Considerações finais
Nos estudos sobre o gênero fala-se muito em termos como transformação, discussão, reflexão,
re-significação, e tantos outros que passam uma idéia de movimento, de evolução. Penso que,
muitas vezes, tendemos, de um modo geral, a vislumbrar tais pressupostos a partir de um olhar mais
espectador e menos “ator”. A palavra “ator”, novamente segundo o Dicionário Aurélio - aquele
mesmo que colocou sexo e sexualidade em par de igualdade semântica - significa “agente do ato”
(Ferreira, 2004). Talvez esteja faltando a nós, enquanto profissionais, nos portarmos enquanto
verdadeiros agentes de nossos atos e conhecimentos, trazendo-os para perto de nós e tornando-nos
mais responsáveis por eles - e esta é uma mentalidade extremamente coerente para quem dedica-se
aos estudos de gênero. Para conseguirmos integrar o gênero em outros campos epistemológicos
precisamos assumir uma postura diferenciada, revendo os nossos próprios pressupostos individuais
antes de aventurarmo-nos em identificar as possibilidades que se abram para tal “fora” de nós.

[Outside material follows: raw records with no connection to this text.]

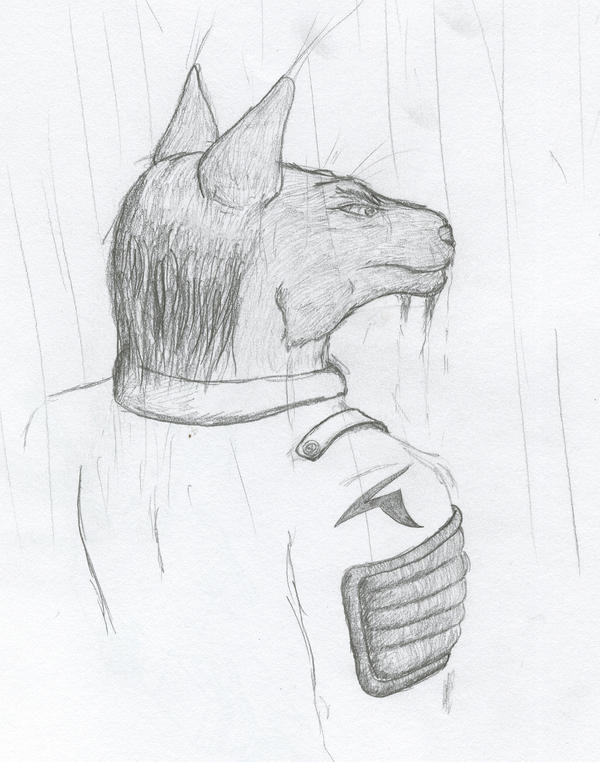 Raining by Jarndahusky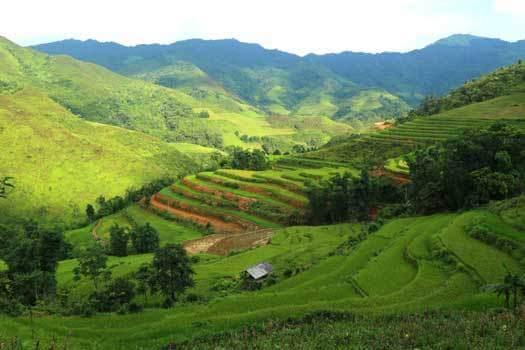 Rizières en terrasse à Bac Ha, Lao Cai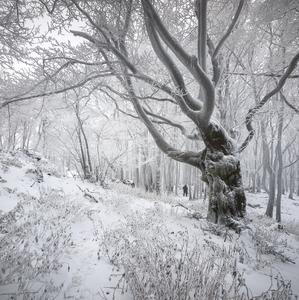 Zamrznutý les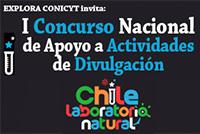 Concurso-Actividades-LLNN-200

Assim, com esta breve contribuição, espero ter despertado o interesse em começar a
“procurar” o gênero em lugares antes não usuais, abrindo-se aí novas e cativantes possibilidades de
re-significação destes mesmos (e familiares) lugares - bem como do próprio gênero. É bastante
interessante e potencial proficuidade de idéias que pode eliciar-se através dos pontos de
convergência entre diferentes saberes, podendo tornar cada um deles, individualmente, ainda mais
interessante e desafiador - uma vez que consigamos vislumbrá-los enquanto campos
epistemológicos que, para permanecerem distintos, não precisam caminhar distantes.